I'm speechless and my legs feel weak suddenly. I'm torn between walking over there and ripping him away from her.
My wolf wants that so badly, pushing against my walls to take over... and then, there's me that feels a heart-shattering pain in my chest from watching them.
I look away immediately before I lose control of myself and do something that would only make Freya hate me more.
I feel more irritable than seconds ago and Elena just being next to me puts me off into an even worse mood, remembering everything she stands for in my life.
I try to shrug her off but she's like a persistent bug uck to my shoulde
"Oh... I see you've seen them... Freya and Adam." She says once her eyes fall on them as well. "What about them?"
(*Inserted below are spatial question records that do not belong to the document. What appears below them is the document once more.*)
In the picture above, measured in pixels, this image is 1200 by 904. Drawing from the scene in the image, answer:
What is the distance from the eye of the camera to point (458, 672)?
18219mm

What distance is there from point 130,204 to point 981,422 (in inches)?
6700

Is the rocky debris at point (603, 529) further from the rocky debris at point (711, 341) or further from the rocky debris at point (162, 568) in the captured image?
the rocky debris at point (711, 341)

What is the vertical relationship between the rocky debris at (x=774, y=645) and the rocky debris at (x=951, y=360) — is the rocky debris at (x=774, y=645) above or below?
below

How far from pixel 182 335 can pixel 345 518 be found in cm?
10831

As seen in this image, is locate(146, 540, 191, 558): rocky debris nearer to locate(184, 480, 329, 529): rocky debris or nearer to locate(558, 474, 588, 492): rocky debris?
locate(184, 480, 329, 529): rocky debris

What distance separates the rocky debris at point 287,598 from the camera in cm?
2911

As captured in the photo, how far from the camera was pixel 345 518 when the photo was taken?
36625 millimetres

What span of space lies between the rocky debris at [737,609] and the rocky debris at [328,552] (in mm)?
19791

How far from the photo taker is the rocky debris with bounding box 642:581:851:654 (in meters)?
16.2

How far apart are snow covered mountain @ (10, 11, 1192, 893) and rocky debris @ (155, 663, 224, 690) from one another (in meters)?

"I just heard rumors... They say they're mostly together these days. Some suspect they're dating, and it's only been how long since you were with her? A week? Two?"
I growl at whatever she was insinuating. Even if she had moved on, I was okay as long as she was happy. Right?
"Worst part about this is that it's with your other best friend, Adam. How many friends have you lost now?"
"Elena, don't push it." I warn her just as my mood sets to an even worse state.
"C'mon, I'm just asking..." She laughs playfully, but I know it's not a joke just as much as she knows it. My blank stare forces her to stop, however, and get serious again.
"You need to come to an understanding, Silas... People like them will never be loyal to people like us." "What are you trying to say?" She pulls at my collar, forcing me to lean closer to her. Her free hand resting on my chest while she whispers in my ear.
"I'm saying, Freya...Adam...Lucas... Everyone else... It's hard for them to really understand the kind of people we are... I mean, at first, they'd try but eventually, they would either betray or move on far too quickly." She starts spouting her nonsense again, talking like some psycho, using the word 'us' to pair us together.
This time, I shrug her hand off and look at her directly.
"I would never do that to you, Silas, because I understand you like no one else. Only I genuinely love you." She says it with this weird sparkle, like it's such a good thing to understand and be an outcast. And yet, I don't know if it's pity or after-effects from my lack of sleep but I feel some kind of kinship with her.
I really am losing it.
"Enough." I say, walking ahead now, realizing they aren't there anymore. "We're going to be late for class. Let's go."